Does the IRS owe itself $5.4 million in back taxes?

WASHINGTON (AP) — Nearly 700 employees of Internal Revenue Service contractors owe $5.4 million in back taxes, said a report Wednesday by the agency’s inspector general.

More than half of those workers are supposed to be ineligible to do work for the IRS because they are not enrolled in installment plans to pay the taxes they owe.

Unlike other federal agencies, the IRS requires employees and those who work on agency contracts to comply with federal tax laws.
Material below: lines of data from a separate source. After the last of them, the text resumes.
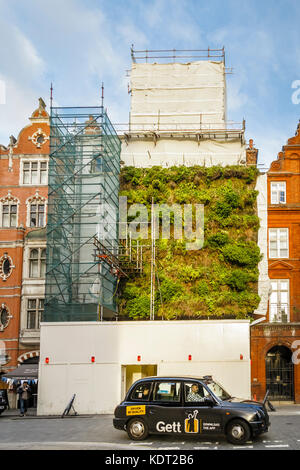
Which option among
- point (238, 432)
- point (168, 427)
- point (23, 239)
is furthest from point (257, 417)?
point (23, 239)

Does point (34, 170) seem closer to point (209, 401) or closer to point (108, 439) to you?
point (108, 439)

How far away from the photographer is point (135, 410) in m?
15.6

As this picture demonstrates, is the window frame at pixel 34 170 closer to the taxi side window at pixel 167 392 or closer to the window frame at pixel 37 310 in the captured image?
the window frame at pixel 37 310

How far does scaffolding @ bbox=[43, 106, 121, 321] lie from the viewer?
26.7m

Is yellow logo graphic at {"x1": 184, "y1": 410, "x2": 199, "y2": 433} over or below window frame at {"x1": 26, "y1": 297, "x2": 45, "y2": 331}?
below

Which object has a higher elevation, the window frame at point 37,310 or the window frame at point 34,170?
the window frame at point 34,170

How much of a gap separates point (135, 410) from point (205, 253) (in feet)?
52.2

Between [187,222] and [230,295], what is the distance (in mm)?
4601

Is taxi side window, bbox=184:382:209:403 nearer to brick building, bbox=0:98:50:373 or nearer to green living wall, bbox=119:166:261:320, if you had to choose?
green living wall, bbox=119:166:261:320

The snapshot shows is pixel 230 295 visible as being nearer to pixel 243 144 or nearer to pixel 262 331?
pixel 262 331

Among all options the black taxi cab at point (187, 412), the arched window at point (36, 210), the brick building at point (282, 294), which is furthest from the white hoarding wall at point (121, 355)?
the black taxi cab at point (187, 412)

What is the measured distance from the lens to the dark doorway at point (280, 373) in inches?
1167

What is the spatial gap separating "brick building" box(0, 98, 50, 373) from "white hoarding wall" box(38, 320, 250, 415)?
22.1ft

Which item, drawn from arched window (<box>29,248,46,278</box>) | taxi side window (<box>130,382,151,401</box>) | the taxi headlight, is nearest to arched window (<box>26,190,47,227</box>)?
arched window (<box>29,248,46,278</box>)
That means they have to file returns on time and either pay all the taxes they owe or enroll in a payment plan.

“Because many contractor employees have access to sensitive IRS systems and facilities, the IRS should address tax noncompliance for these employees in a similar manner as it would for its own employees,” said J. Russell George, Treasury inspector general for tax administration.

The IRS does a good job of checking compliance when contract workers first start their jobs, the report said. But the agency should do a better job of monitoring whether workers continue to follow tax laws afterward.

The report said the IRS vigorously checks tax compliance among the agency’s 90,000 employees. Contract workers should be held to the same standard, the report said.

“The IRS takes tax compliance for taxpayers and those who work for the IRS very seriously,” the IRS said in a statement. “For an IRS employee, failure to timely pay one’s full federal tax liability is considered misconduct, which may result in discipline or removal.”

“With regards to contractors, the IRS remains committed to working with these employees to help resolve their tax liabilities, and we remain committed to strengthening our policies to ensure that contractor employees are and remain tax compliant,” the IRS said.

The inspector general’s office reviewed tax records for nearly 13,600 employees of IRS contractors. Investigators found 691 who owed back taxes as of June 2012, the report said. Some 352 of the workers owed back taxes and were not enrolled in a payment plan, for a delinquency rate of 2.6 percent. Those workers owed a total of $2.7 million in back taxes, the report said.

By comparison, the delinquency rate for all federal workers and retirees was 3.2 percent in 2011, according to the IRS statistics. The Treasury Department, which includes the IRS, had the lowest delinquency rate, at 1.1 percent.

Among the general public, 8.2 percent of taxpayers owed delinquent taxes in 2011.

IRS “employees are held to a very strict standard, even in cases of personal hardship. If they fail to file on time or pay their tax debts, they face disciplinary action, including removal,” said Colleen M. Kelley, president of the National Treasury Employees Union, which represents IRS employees. “The IRS has the same requirement for contractors, but they are monitored with much less frequency.”

The IRS said it will review cases of delinquent contract workers and take “additional action as necessary.”

Wednesday’s report looked only at employees of IRS contractors. The inspector general’s office is working on a separate report on back taxes owed by companies that have been awarded IRS contracts, which is expected in the next several weeks.

In 2010, the inspector general reviewed tax records for 135 IRS contractors with contracts of $250,000 or more. At the time, investigators found 20 contractors that owed a total of $5.2 million in delinquent taxes.